Quite literally at the 11th hour on Saturday night, a ceasefire between the Syrian government and the Syrian Democratic Forces was extended by 15 days.

The announcement is a welcome development as it provides diplomacy with much-needed breathing space to douse the flames of war, prevent a regional escalation and perhaps even secure a negotiated solution without which Syrians of all stripes cannot live together in peace.

The spark for the conflict is a fundamental disagreement over who should run the country’s resource-rich north-east, under SDF control since 2015. The SDF, Kurdish-led forces, control areas in Syria that are of mixed communities.

After the fall of Bashar Al Assad’s regime in December 2024, and the subsequent establishment of a transitional government, interim President Ahmad Al Shara has sought to bring Syria’s outlying regions under state control and integrate militias like the SDF into its armed forces. The new authorities in Syria cannot succeed without full sovereignty over all its territories. The SDF, on the other hand, has long resisted integration and demanded autonomous status for the areas it governs.

This has brought matters to a head with Damascus, culminating in the Syrian army’s lightning offensive last week to capture large parts of SDF-held territory, save for its three strongholds: the Kurdish-dominated cities of Kobani, Qamishli and Hasakah.

Reports of excesses committed by forces loyal to Damascus, including executions and looting, haven’t gone unnoticed. The release of ISIS militants from prisons previously run by SDF personnel has also raised the alarm for many, particularly amid long-held suspicions that a minority of the forces involved in the operation – as well as the release of the prisoners – include men with past links to terrorist groups like Al Qaeda and ISIS.

The SDF notably also has a reputation for violence and repression. Its most important constituents are closely linked to the PKK, an organisation that claims to fight for autonomy of Turkey’s Kurdish-majority regions but is considered a terrorist group by Ankara, Washington and Brussels.

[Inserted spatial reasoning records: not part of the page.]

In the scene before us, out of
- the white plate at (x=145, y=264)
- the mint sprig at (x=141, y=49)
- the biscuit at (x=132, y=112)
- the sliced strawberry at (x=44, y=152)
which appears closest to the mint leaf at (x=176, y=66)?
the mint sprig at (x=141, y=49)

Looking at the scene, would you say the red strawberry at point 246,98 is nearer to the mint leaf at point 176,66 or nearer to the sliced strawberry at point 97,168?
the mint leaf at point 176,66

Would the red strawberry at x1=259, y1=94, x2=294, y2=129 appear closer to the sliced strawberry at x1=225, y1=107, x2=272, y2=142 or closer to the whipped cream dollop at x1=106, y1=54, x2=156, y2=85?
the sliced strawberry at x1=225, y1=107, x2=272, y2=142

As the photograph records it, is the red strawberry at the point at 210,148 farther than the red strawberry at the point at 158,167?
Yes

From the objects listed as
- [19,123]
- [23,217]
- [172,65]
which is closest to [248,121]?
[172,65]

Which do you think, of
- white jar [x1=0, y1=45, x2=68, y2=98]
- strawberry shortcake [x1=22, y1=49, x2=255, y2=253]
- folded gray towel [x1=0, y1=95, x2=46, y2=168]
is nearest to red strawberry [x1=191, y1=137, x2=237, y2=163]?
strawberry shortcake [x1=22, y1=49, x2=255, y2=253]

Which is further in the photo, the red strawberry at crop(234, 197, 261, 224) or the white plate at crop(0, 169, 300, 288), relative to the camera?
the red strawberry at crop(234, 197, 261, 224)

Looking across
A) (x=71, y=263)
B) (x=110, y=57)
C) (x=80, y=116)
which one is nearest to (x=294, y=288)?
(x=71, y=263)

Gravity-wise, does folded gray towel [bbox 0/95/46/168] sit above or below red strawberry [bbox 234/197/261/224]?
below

Nonetheless, the recent setbacks to the SDF have left millions of Syrian Kurds anxious about possible mass displacement and human rights abuses, after having watched from afar violent clashes involving government forces in the Alawite-dominated and Druze-majority areas last year.

The offensive by Damascus has had a galvanising effect on Kurds in neighbouring Turkey and Iraq. Motivated by a sense of solidarity and shared peril, many are reportedly streaming across the borders to bolster defences in SDF strongholds – an influx that could prolong the conflict and heightens the risk of escalation.

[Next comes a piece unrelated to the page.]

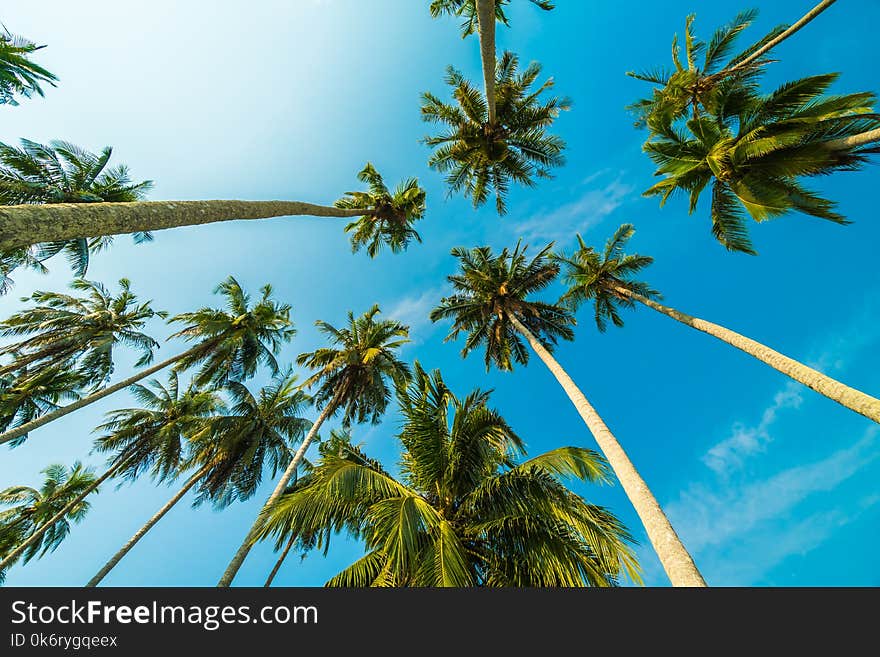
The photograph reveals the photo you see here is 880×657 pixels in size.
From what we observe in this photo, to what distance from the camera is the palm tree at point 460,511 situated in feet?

Syria, after all, has long been considered a geopolitical lynchpin where local grievances often ignite regional and even global crises. The events of the past week illustrate this truth.

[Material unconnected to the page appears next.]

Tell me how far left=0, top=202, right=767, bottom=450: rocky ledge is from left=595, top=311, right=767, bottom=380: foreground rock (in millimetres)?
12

The country’s current challenge concerns to the future status of its ethnic minorities – including that of its Kurds. Mr Al Shara deserves credit for trying to assuage minority concerns, recently issuing a decree recognising Kurdish rights, citizenship and language. But the SDF demands more, including control of territories that do not have a Kurdish majority.

The current ceasefire has bought a narrow window for talks on how the SDF could be integrated into the central government. But the question is also whether Damascus can accommodate Kurdish demands over political representation, resource-sharing and protection against forced assimilation. Such an accommodation is not only critical in the fight against ISIS, but for the country’s very future.

Stakeholders, both inside and outside Syria, therefore need to urgently reach a negotiated settlement on these issues. Failing that, Damascus might win the war, but runs the risk of never winning lasting peace.